◆ **Supplied data**:
____________________
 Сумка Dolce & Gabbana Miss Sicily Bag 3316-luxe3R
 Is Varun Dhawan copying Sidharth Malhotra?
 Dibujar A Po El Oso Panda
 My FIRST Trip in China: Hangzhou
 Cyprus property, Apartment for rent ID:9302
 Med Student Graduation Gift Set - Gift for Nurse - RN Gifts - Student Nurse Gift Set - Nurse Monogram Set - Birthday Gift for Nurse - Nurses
____________________
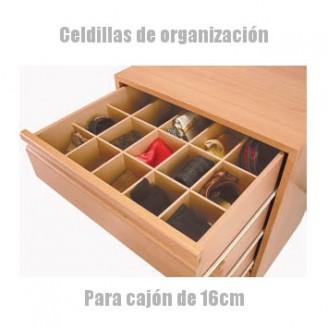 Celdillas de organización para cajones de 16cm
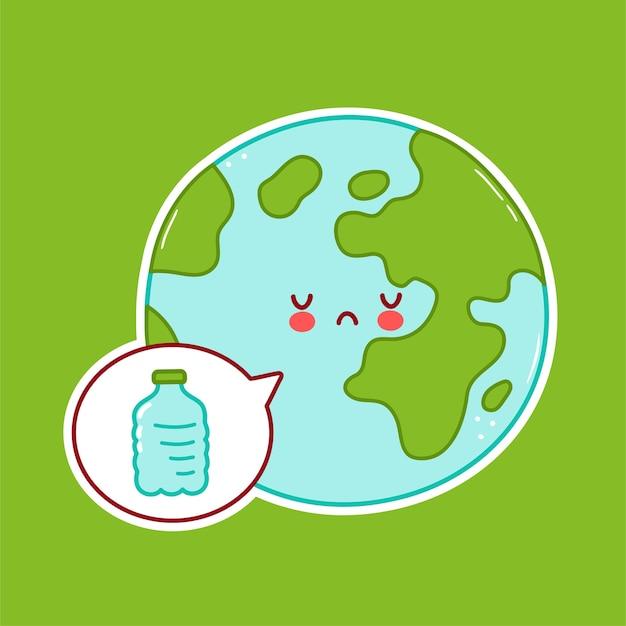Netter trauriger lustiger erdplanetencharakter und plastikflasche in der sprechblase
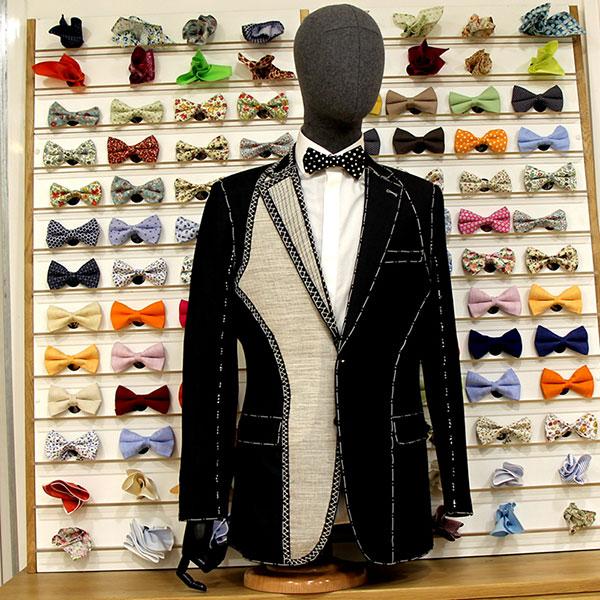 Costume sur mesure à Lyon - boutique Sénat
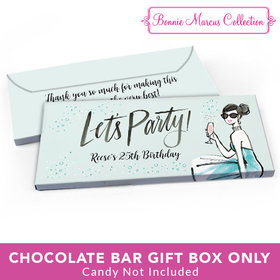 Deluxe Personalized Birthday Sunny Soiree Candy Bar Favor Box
____________________
◆ **How to complete this task**: Both the line containing "Is Varun Dhawan copying Sidharth Malhotra?" and the line containing "Med Student Graduation" belong in the answer. Print them and every line above that falls between them exactly, and no others.

◆ **Solution to the exercise**:
 Is Varun Dhawan copying Sidharth Malhotra?
 Dibujar A Po El Oso Panda
 My FIRST Trip in China: Hangzhou
 Cyprus property, Apartment for rent ID:9302
 Med Student Graduation Gift Set - Gift for Nurse - RN Gifts - Student Nurse Gift Set - Nurse Monogram Set - Birthday Gift for Nurse - Nurses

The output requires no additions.